Why in a democracy do we still ban books?
Joseph Coulson, President, Great Books Foundation
Twelve months ago I wrote a brief reflection for Banned Books Week. A year has gone by and titles old and new continue to be banned in communities across the country. Many people in the digital domain, using a variation on Nietzsche, have declared the book dead, but books continue to live and, it appears, threaten the general population—enough so that a wide range of social and political groups feel the need to ban paper and print in an effort to save our culture. The irony, of course, is that almost every great book, almost every book of important cultural significance, has at some time or another been banned. Given this reality, I propose that on the covers of books that have been banned publishers should affix gold stickers honoring the book’s struggle—a badge of honor for surviving in a hostile world.
People ban books out of fear or, to be more precise, misunderstanding. Great books are misunderstood. Great books by great writers are banned because in some way they threaten someone’s status quo, and part of the misunderstanding is the conviction that threatening the status quo is a bad thing.

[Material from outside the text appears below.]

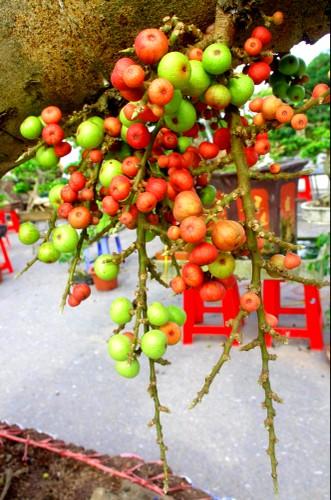 """Tan mat """"quai"""" sung doc di tram trieu xuong pho Ha Noi-Hinh-11"""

Indeed, when a book begins to emerge as original and essential, somewhere in some dark corner of the republic a group of citizens is ready to toss it on the fire. It is difficult to love books and see them routinely subjected to abuse, but then I think of Emerson and find a modicum of solace. In his essay “Self- Reliance,” speaking about “foolish consistency,” Emerson asks an essential question and provides an answer: “Is it so bad, then, to be misunderstood? Pythagoras was misunderstood, and Socrates, and Jesus, and Luther, and Copernicus, and Galileo, and Newton, and every pure and wise spirit that ever took flesh. To be great is to be misunderstood.”

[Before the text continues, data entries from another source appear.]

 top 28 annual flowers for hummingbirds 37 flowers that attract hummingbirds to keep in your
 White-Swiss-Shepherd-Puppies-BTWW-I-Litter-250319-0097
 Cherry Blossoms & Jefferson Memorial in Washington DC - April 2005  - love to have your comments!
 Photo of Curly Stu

I am buoyed by Emerson until the sinking moment when I remember that even he fell short of his wisdom. Consistent in his own inconsistency, he rejected and reportedly threw into his fireplace a later edition of Walt Whitman’s Leaves of Grass. The only thing I can say in response to Emerson’s action is a variation on his own famous phrase. To be great is to be banned.
Perhaps we can undo some of the damage inflicted upon us when books are banned by giving our favorite persecuted books the credit they deserve. And the best way to do this—beyond a small badge of honor—is to discuss with other readers what the books have to say and seek to understand the challenges they offer.